Reaching farmers directly, scaling reach, reducing time to get analytics from months to seconds

Abhishek Sharma

NOVEMBER 08, 2021


This case study has been prepared in conversation with Erica Arya, the program manager at Digital Green.

After their two chatbot programs, Digital Green has been working on another, more innovative one. They see great potential in automating the parts of programs that are repetitive, routine and don’t need manual intervention. They have also explored multiple channels to strengthen their program. Along with in-person group training, they’ve added a more direct channel to reach farmers on their WhatsApp via the chatbot. They believe the use of technology and solutions like chatbot are the right way to scale their reach. Their journey from the discovery to successfully deploying chatbot wasn’t any shortcut. It’s surely an insight for anyone interested.

About the program with farmers

Digital Green is running a voicebot with Glific, which targets Chilli farmers in Andhra Pradesh. We want to help them solve the leaf curl issue in the chilli crop. Leaf curl is a pest infestation that can happen multiple times to the same crop. We send advice to farmers so that they can take better care of their crop and reduce instances of pest Digital Green is running a voicebot with Glific, which targets Chilli farmers in Andhra Pradesh. They want to help the farmers solve the leaf curl issue in the chilli crop. Leaf curl is a pest infestation that can happen multiple times to the same crop. Advice is sent to farmers so that they can take better care of their crop and reduce instances of pest infestation. Since the infestation recurs, DG checks with the farmer every 15 days if they are seeing the issue. Besides sharing advice on the infestation, they also share weather advisory to the farmers. Farmers just need to let DG know their village name and then location specific weather forecasts are shared with them for the week. DG believes that better information is critical for farming. The duration of the bot is 90 days. “We take information from the farmers about their crop stage to send timely, personalised, advisory to the farmer,” said Erica. “Glific, as the tech partner is helping to build the use case as per the workflow designed by us.”
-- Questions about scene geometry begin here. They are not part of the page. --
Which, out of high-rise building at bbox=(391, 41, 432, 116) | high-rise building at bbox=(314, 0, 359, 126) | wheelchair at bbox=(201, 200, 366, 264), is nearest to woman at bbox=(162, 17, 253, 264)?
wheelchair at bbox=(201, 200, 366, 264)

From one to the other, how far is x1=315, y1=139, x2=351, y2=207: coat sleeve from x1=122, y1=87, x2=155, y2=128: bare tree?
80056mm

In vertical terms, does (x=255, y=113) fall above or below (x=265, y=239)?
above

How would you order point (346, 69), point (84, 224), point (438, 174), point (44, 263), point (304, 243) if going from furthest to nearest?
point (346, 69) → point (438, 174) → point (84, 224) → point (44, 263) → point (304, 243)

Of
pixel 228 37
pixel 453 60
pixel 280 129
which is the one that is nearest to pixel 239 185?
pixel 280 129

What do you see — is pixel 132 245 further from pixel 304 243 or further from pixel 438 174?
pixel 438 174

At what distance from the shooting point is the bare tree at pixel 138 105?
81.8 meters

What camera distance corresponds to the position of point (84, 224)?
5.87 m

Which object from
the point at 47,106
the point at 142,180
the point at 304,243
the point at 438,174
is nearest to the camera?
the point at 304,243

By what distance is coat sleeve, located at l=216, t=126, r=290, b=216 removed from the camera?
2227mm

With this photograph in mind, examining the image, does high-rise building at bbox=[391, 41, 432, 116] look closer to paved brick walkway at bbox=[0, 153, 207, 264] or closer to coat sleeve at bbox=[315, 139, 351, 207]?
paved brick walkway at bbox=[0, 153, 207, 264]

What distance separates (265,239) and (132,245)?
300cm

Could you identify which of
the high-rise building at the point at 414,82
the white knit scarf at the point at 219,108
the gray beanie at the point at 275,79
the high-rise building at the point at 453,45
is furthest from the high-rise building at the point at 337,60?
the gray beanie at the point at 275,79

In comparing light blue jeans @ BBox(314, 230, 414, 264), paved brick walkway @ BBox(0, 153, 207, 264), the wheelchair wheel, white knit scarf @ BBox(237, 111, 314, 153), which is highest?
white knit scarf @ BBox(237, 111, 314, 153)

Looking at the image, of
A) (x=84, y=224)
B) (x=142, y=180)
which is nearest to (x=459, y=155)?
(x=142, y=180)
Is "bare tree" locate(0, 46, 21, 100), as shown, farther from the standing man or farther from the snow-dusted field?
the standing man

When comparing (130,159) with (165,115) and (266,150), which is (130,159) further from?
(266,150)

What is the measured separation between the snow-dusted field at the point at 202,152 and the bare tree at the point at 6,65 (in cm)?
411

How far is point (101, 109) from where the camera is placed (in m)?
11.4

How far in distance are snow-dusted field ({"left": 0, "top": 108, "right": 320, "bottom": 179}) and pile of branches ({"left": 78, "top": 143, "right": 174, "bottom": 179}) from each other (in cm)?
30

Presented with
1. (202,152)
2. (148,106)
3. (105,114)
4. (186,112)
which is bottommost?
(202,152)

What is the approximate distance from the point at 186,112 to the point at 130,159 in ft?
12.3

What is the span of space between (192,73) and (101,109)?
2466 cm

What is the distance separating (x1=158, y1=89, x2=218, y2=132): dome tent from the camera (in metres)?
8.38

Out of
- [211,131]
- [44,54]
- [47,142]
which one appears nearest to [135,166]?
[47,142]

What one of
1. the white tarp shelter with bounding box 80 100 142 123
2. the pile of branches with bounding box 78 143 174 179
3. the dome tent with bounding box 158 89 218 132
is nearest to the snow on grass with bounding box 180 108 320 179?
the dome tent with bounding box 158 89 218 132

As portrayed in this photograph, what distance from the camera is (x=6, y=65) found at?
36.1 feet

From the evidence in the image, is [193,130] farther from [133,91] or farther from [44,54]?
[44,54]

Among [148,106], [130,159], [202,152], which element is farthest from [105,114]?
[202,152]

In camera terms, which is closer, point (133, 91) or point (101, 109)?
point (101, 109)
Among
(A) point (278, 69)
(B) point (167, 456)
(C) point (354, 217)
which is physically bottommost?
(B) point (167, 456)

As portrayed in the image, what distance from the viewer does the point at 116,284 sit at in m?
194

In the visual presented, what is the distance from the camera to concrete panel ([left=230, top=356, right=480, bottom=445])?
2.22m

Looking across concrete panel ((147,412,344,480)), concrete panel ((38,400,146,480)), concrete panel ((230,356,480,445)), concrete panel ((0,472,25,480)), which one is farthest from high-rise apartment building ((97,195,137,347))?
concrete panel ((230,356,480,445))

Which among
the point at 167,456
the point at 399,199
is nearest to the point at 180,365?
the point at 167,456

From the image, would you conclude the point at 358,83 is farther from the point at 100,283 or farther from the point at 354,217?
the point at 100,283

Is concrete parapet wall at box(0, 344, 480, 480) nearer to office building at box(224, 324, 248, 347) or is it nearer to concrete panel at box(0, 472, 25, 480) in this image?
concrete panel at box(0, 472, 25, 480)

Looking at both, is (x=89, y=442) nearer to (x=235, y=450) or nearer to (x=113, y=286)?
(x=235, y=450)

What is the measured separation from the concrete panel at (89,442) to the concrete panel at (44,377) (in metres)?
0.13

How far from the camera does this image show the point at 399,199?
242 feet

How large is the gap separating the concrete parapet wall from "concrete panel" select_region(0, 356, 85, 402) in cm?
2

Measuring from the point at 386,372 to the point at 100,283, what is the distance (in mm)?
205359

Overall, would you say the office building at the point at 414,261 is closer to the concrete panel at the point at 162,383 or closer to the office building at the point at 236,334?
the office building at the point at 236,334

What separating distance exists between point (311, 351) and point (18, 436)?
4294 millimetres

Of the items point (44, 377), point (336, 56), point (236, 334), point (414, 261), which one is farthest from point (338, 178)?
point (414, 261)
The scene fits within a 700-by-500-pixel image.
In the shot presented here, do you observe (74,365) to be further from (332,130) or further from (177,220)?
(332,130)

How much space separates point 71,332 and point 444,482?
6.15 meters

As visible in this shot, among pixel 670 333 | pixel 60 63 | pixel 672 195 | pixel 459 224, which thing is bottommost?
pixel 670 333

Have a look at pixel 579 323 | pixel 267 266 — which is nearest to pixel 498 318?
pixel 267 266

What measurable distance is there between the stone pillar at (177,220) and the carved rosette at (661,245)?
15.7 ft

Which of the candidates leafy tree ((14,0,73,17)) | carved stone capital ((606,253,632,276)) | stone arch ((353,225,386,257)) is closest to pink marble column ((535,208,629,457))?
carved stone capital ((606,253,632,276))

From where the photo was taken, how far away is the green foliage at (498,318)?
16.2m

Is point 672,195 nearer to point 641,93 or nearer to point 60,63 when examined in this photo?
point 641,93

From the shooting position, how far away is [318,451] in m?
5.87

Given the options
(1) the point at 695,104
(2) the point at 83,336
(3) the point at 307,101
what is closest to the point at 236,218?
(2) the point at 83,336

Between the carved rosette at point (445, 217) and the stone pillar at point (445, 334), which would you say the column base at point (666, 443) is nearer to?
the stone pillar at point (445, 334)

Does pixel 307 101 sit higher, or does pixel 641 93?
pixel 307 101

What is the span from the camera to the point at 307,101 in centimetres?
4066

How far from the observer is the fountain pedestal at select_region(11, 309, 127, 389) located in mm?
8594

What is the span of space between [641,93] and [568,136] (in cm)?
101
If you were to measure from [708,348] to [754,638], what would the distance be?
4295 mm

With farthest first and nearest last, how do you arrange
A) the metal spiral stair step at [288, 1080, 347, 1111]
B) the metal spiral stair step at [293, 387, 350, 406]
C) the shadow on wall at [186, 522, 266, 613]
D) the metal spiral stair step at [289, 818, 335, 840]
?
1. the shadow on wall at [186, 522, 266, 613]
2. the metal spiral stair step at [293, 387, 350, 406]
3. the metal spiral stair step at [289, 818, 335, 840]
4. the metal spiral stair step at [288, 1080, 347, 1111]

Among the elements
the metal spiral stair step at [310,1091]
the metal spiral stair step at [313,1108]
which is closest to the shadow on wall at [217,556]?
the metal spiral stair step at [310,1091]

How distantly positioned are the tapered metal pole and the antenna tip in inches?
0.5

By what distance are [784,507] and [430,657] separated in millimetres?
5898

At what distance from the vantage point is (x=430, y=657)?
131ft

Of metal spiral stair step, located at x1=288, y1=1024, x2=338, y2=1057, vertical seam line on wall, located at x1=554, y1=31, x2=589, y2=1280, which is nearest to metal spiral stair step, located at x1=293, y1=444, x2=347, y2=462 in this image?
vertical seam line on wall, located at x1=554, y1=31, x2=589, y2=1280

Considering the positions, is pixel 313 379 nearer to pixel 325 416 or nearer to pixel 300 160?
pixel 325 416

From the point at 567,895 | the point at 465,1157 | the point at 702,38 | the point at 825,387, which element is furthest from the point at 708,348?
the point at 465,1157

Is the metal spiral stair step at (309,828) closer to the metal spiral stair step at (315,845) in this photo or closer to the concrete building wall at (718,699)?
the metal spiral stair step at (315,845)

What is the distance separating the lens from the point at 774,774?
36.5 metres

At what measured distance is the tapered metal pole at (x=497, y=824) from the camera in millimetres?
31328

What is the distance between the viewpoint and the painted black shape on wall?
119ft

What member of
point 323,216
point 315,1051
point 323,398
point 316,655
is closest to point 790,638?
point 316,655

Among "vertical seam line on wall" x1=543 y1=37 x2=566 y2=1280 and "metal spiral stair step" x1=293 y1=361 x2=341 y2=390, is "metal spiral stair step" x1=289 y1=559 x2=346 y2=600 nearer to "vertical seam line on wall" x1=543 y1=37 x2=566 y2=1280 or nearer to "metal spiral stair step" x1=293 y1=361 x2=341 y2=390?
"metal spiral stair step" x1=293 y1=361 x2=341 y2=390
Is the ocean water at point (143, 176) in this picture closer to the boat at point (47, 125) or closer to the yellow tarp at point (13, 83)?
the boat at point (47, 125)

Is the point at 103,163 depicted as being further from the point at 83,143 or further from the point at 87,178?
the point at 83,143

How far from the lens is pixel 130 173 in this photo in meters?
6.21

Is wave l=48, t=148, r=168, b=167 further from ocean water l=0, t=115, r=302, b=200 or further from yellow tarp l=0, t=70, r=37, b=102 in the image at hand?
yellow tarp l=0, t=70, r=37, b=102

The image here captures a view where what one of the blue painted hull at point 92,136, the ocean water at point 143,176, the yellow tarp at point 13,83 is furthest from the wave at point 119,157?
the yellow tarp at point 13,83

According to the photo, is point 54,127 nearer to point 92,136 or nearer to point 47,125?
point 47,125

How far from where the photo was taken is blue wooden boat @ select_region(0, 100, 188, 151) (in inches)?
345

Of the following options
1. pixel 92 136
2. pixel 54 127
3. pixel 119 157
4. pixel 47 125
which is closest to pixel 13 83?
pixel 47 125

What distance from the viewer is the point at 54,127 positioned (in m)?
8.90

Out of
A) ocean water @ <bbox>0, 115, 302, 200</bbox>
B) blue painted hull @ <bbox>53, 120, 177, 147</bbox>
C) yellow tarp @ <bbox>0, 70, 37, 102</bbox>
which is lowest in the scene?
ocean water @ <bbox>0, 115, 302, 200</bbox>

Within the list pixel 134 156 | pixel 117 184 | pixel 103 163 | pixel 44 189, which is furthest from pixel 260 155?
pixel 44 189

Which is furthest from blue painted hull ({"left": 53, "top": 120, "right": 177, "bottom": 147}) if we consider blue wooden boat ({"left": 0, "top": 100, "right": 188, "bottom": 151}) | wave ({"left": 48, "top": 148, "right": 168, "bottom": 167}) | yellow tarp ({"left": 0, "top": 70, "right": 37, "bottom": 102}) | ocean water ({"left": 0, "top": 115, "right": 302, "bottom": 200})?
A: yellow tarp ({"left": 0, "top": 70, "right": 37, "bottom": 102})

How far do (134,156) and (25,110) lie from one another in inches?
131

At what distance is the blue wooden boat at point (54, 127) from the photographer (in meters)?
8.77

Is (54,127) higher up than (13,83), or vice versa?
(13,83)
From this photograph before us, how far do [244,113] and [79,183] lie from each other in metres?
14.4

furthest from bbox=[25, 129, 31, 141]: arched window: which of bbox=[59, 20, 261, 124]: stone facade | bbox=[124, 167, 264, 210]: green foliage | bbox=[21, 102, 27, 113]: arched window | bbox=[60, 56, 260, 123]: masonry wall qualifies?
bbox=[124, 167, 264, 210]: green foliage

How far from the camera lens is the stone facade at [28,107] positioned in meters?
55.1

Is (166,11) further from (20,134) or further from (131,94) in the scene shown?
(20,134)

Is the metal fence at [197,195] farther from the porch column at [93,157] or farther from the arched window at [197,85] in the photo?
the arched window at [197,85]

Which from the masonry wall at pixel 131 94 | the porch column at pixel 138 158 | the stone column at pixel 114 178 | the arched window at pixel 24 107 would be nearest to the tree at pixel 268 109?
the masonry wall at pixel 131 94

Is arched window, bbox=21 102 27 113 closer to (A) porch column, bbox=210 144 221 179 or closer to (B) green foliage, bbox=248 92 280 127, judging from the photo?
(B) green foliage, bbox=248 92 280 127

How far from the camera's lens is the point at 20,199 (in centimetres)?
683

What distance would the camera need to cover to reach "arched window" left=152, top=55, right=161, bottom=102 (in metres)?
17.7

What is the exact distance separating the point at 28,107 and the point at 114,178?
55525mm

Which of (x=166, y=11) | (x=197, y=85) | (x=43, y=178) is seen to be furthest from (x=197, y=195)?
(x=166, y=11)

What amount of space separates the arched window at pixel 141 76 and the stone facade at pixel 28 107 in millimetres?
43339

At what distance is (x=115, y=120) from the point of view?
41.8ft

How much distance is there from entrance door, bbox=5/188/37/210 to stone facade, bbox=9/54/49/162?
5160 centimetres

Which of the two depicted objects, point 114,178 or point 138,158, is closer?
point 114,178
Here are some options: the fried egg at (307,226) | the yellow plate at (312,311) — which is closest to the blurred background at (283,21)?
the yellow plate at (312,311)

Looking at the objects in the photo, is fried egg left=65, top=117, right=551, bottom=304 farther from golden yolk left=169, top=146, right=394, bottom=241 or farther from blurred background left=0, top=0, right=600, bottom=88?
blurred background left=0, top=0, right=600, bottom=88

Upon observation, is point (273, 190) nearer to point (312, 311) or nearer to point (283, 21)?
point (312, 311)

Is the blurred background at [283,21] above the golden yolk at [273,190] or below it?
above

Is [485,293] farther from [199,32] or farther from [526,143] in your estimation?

After trying a couple of chatbots, they’ve designed one using voice. The farmers can respond by recording and sending their message over whatsapp. Glific then uses transcription services by Navanatech to understand the response and send the farmers the next message. In the previous chatbot experiments Digital Green found that farmers struggled with typing. Experiments with them showed the use of photos and videos, but less conversation was happening on the chatbot especially for not so digitally savvy users who preferred local dialect. Typing was a barrier and hence they are testing voice to see if that is a preferred mode of communication. So far there has been a mixed response. In some cases, voice was preferred for questions that didn’t have predictive answers but needed their response such as asking their village name. While in other places, interactive buttons(not exactly typing), for users to simply tap and indicate their response was preferred.

Behind using WhatsApp as a channel

It is interesting how DG reached chatbots as a solution. It has taken a fair bit of experimentation, exploration, trials to make it a part of the program delivery. For more than a decade they have used in-person video screenings as the main channel to disseminate advice to their communities. Feedback on the services provided by Digital Green was getting missed in this process. There was a need to get more insights from the farmers to improve the services. During the video screen in a group, there was a fixed topic which all the attendees were required to watch. For a group consisting of upto 15 women, not all of them connected to the same topic. And when they didn’t find the screening relevant for them, they would disconnect and lose interest. Retention and application of learning in such cases is not that great. Although there were benefits of group setting such as peer learning, there was a need to make the advisory more effective. That’s when a direct channel that completed the group learning was added. This brought personalised information directed to specific needs of farmers, which was missing earlier in the group setting.

Sometime in 2019, the DG team went down to Bangalore and performed a scoping study to understand how their users were using smartphones. Without a specific motive, they wanted to understand the state of increasing smartphone usage in the country. They wanted to bring smartphones in their solutions strategy. After spending days with the farmers community, conducting interviews, learning how phones were used, the kind of content that was being consumed, they came up with some findings. WhatsApp, YouTube, and Facebook were common in all of their phones. WhatsApp was used extensively to share photographs, take video calls or forward messages. However, none of these channels were being used for the purpose of learning. No important information was being exchanged in groups. That’s when DG tried to introduce a more productive use of WhatsApp in the farmer community. It began as a manually managed group of 7-8 farmers which organically grew to 150 farmers. The group was active every day for 2-3 months of trial.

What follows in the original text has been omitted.